Re: poor write performance

Mark Nelson <mark.nelson@xxxxxxxxxxx> · Mon, 22 Apr 2013 06:39:02 -0500

On 04/22/2013 06:34 AM, James Harper wrote:
Hi,

Correct, but that's the theoretical maximum I was referring to. If I calculate
that I should be able to get 50MB/second then 30MB/second is acceptable
but 500KB/second is not :)

I have written a small benchmark for RBD :

https://gist.github.com/smunaut/5433222

It uses the librbd API directly without kernel client and queue
requests long in advance and this should give an "upper" bound to what
you can get at best.
It reads and writes the whole image, so I usually just create a 1 or 2
G image for testing.

Using two OSDs on two distinct recent 7200rpm drives (with journal on
the same disk as data), I get :

Read: 89.52 Mb/s (2147483648 bytes in 22877 ms)
Write: 10.62 Mb/s (2147483648 bytes in 192874 ms)

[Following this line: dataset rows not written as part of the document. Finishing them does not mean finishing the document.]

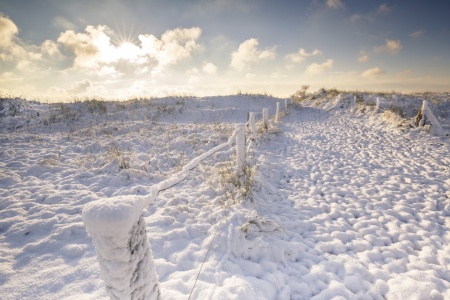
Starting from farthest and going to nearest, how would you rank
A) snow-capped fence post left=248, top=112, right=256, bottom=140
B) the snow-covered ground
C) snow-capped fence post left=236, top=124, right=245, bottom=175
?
snow-capped fence post left=248, top=112, right=256, bottom=140 < snow-capped fence post left=236, top=124, right=245, bottom=175 < the snow-covered ground

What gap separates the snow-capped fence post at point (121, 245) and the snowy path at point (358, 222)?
1.71 metres

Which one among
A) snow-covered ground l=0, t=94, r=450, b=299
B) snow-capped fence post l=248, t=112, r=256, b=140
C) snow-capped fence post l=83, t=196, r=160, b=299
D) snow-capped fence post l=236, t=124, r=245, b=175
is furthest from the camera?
snow-capped fence post l=248, t=112, r=256, b=140

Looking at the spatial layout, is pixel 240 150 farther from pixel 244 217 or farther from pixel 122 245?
pixel 122 245

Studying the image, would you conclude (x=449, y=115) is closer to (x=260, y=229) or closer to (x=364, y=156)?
(x=364, y=156)

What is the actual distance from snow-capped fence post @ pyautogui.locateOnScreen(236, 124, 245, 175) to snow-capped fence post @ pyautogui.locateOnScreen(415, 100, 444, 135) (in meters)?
9.17

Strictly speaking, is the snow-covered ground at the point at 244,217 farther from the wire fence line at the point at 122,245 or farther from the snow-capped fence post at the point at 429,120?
the wire fence line at the point at 122,245

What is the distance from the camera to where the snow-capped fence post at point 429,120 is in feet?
33.7

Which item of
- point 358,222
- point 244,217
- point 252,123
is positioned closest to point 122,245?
point 244,217

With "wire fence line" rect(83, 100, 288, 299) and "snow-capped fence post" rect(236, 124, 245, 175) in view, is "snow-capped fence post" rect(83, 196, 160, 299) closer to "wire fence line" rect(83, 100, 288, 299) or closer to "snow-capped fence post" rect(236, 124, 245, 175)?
"wire fence line" rect(83, 100, 288, 299)

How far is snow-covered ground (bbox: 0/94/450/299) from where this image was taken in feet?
10.0

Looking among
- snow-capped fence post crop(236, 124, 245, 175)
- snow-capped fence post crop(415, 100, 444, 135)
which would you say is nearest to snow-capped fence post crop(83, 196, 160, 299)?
snow-capped fence post crop(236, 124, 245, 175)

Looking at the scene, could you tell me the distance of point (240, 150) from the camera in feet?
20.4

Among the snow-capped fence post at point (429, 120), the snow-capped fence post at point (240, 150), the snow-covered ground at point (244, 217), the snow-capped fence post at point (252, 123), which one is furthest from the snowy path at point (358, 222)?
the snow-capped fence post at point (252, 123)

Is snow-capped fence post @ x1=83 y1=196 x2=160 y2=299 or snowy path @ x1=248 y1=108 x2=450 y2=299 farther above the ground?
snow-capped fence post @ x1=83 y1=196 x2=160 y2=299
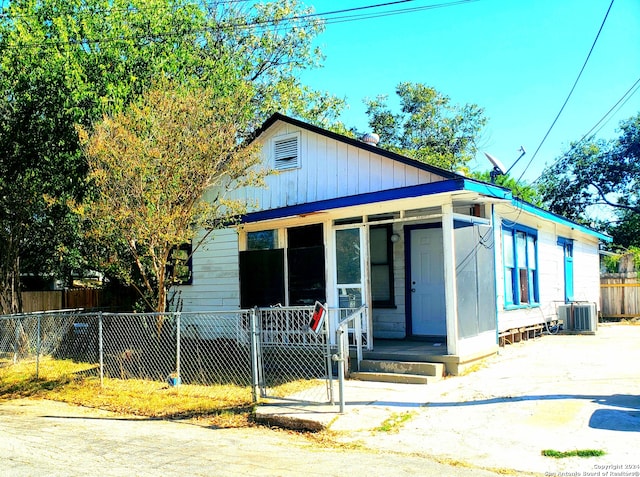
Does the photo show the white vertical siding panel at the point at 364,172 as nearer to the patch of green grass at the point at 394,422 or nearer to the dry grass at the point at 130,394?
the dry grass at the point at 130,394

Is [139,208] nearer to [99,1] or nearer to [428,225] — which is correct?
[428,225]

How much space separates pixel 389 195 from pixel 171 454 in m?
5.28

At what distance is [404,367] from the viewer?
8.80m

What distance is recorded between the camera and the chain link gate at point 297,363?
757 centimetres

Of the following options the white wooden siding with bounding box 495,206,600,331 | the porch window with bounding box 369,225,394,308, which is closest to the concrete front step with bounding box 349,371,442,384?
the porch window with bounding box 369,225,394,308

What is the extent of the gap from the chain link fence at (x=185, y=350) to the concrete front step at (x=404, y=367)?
2.29ft

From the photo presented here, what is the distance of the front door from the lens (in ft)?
36.7

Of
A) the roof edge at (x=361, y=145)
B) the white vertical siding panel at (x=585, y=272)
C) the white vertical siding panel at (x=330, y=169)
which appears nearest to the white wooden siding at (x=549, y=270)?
the white vertical siding panel at (x=585, y=272)

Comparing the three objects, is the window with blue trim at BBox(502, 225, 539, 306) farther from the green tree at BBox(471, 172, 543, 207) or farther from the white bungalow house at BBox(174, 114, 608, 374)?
the green tree at BBox(471, 172, 543, 207)

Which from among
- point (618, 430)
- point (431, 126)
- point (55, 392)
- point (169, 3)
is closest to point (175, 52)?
point (169, 3)

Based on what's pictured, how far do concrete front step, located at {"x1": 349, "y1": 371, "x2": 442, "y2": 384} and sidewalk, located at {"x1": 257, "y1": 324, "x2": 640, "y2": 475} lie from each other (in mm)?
185

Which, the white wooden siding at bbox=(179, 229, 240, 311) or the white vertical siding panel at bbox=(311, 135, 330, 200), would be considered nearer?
the white vertical siding panel at bbox=(311, 135, 330, 200)

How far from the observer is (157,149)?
8750 mm

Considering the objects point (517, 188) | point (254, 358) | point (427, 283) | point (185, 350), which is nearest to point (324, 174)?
point (427, 283)
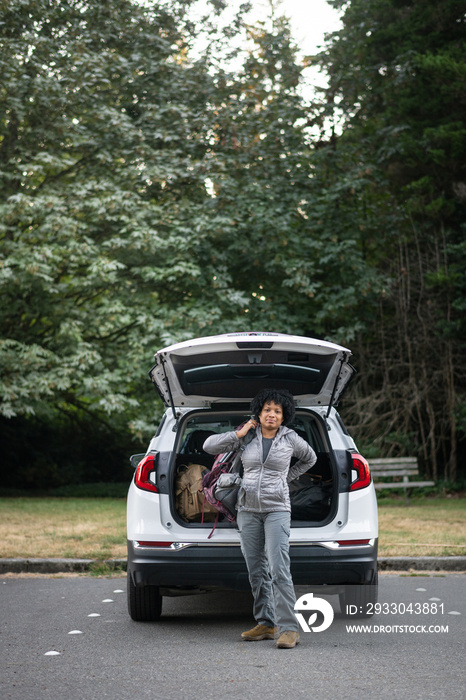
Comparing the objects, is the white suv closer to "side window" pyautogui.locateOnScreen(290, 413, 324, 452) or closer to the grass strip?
"side window" pyautogui.locateOnScreen(290, 413, 324, 452)

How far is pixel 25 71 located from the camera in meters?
14.8

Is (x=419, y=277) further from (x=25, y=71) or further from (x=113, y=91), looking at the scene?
(x=25, y=71)

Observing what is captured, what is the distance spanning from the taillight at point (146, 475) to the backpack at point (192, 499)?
33 centimetres

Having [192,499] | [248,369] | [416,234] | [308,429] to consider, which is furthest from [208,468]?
[416,234]

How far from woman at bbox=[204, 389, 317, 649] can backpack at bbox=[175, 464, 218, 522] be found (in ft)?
1.96

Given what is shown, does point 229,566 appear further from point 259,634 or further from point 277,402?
point 277,402

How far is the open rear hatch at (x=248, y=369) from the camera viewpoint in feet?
17.8

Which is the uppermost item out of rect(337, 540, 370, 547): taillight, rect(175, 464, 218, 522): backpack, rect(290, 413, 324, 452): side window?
rect(290, 413, 324, 452): side window

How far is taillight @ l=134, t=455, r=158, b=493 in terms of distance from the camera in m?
5.61

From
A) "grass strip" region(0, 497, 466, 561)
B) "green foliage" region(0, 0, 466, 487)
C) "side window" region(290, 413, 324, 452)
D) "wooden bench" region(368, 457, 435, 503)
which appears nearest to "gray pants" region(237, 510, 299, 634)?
"side window" region(290, 413, 324, 452)

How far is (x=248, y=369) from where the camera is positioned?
5.75 meters

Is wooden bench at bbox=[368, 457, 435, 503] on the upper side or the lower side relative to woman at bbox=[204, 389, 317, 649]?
lower

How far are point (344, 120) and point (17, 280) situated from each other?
954 centimetres

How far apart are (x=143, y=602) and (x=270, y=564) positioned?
1230 millimetres
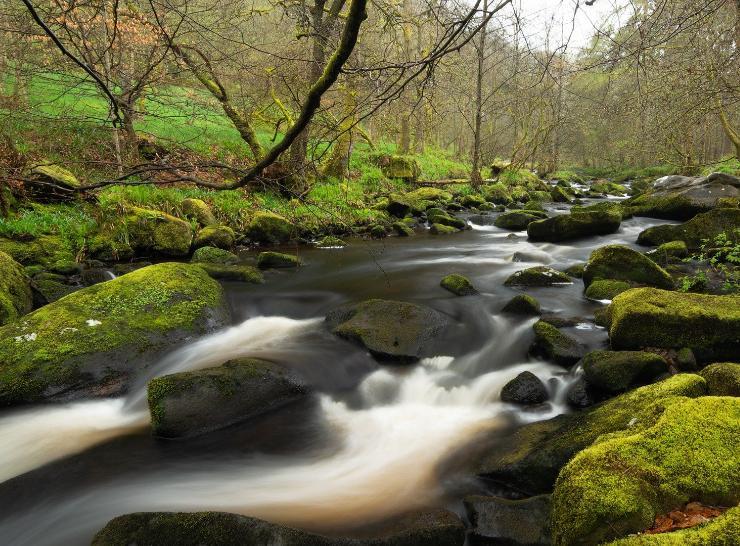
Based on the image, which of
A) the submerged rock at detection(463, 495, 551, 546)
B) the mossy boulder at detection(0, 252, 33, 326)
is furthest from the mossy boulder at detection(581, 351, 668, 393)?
the mossy boulder at detection(0, 252, 33, 326)

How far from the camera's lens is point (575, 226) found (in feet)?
33.9

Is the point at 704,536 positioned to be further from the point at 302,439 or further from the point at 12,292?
the point at 12,292

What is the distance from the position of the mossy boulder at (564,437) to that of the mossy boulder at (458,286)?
3.57 meters

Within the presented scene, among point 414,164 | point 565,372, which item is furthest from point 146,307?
point 414,164

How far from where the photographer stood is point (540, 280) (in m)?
7.23

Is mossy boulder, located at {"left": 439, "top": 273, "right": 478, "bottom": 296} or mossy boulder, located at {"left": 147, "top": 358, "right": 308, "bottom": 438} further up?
mossy boulder, located at {"left": 439, "top": 273, "right": 478, "bottom": 296}

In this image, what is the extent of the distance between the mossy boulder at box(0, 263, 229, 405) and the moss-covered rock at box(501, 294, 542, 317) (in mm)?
3771

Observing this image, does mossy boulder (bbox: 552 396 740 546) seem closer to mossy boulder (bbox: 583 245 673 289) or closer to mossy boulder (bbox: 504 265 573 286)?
mossy boulder (bbox: 583 245 673 289)

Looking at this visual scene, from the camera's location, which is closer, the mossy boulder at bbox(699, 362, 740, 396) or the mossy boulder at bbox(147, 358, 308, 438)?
the mossy boulder at bbox(699, 362, 740, 396)

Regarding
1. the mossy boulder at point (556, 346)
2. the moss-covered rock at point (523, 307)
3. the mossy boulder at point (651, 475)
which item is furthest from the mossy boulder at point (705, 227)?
the mossy boulder at point (651, 475)

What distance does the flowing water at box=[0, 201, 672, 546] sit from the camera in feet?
9.82

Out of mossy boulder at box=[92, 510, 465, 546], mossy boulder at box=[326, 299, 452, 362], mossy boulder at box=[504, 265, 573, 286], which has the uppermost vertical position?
mossy boulder at box=[504, 265, 573, 286]

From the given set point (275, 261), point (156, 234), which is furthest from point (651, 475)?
point (156, 234)

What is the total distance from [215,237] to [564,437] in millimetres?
7852
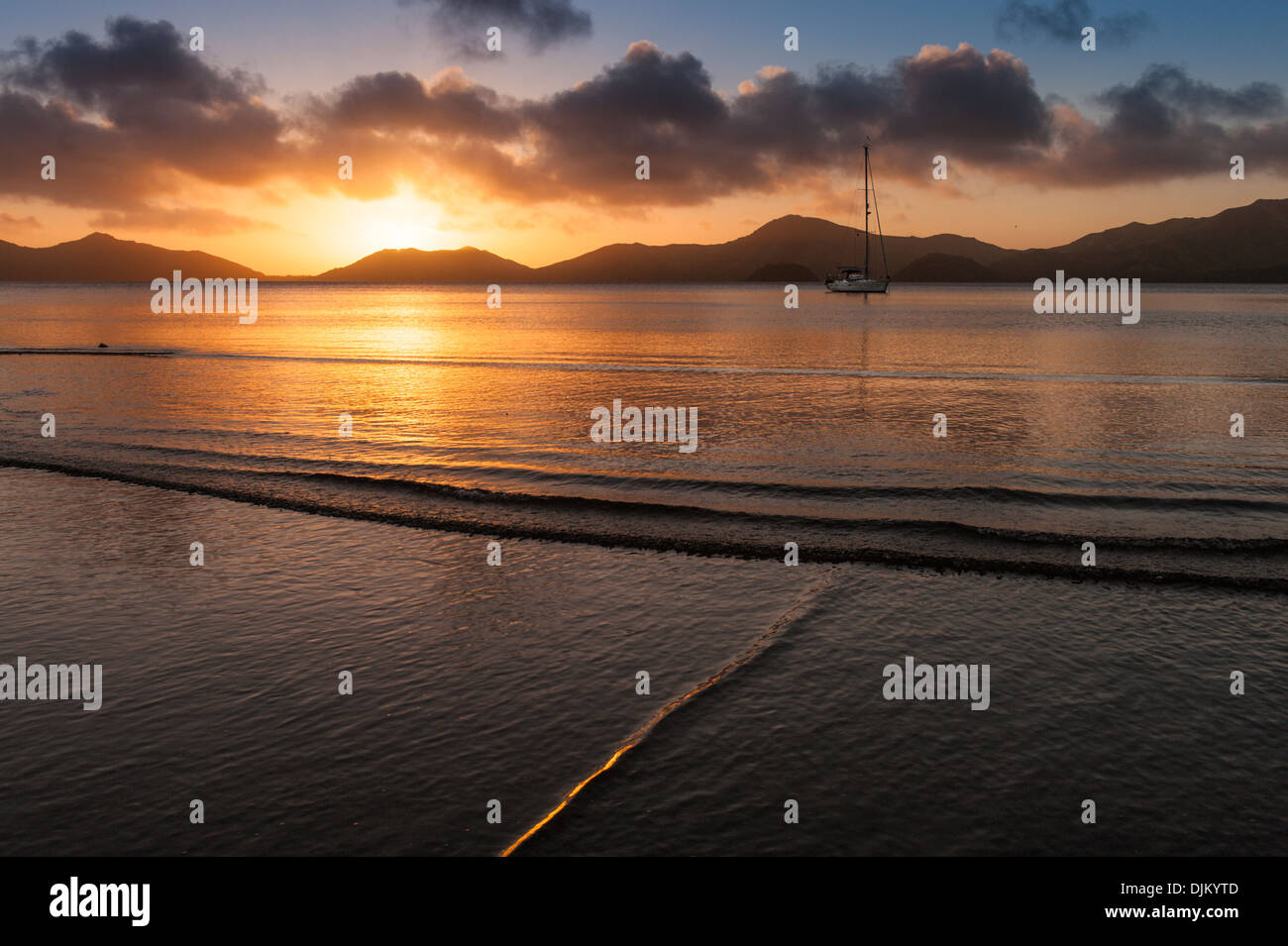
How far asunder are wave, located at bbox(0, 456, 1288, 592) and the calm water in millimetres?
115

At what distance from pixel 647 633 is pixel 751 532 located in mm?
6147

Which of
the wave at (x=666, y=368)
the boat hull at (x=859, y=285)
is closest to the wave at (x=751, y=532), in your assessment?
the wave at (x=666, y=368)

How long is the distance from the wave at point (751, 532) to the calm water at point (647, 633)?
11 cm

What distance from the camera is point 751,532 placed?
1722 centimetres

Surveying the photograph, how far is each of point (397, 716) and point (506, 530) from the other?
8412 mm

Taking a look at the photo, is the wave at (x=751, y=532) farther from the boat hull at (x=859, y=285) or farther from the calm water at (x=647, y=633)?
the boat hull at (x=859, y=285)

I like your benchmark tool!

How many replicas? With two OSD's with xfs on ~3yo 1TB disks with two replicas I get:

# ./a.out admin xen test
Read: 111.99 Mb/s (1073741824 bytes in 9144 ms)
Write: 29.68 Mb/s (1073741824 bytes in 34507 ms)

Which means I forgot to drop caches on the OSD's so I'm seeing the limit on my public network (single gigabit interface). After dropping caches I consistently get:

# ./a.out admin xen test
Read: 39.98 Mb/s (1073741824 bytes in 25614 ms)
Write: 23.11 Mb/s (1073741824 bytes in 44316 ms)

Journal is on the same disk. Network is... confusing :) but is basically public on a single gigabit and cluster on a bonded pair of gigabit links. The whole network thing is shared with my existing drbd cluster so performance may vary over time.

My read speed is consistently around 40MB/second, and my write speed is consistently around 22MB/second. I had expected better of read...

You may want to try increasing your read_ahead_kb on the OSD data disks 
and see if that helps read speeds.

While running, iostat on each osd reports a read rate of around 20MB/second (1/2 total on each) during read test and a rate of 40-60MB/second (~2x total on each) during write test, which is pretty much exactly right.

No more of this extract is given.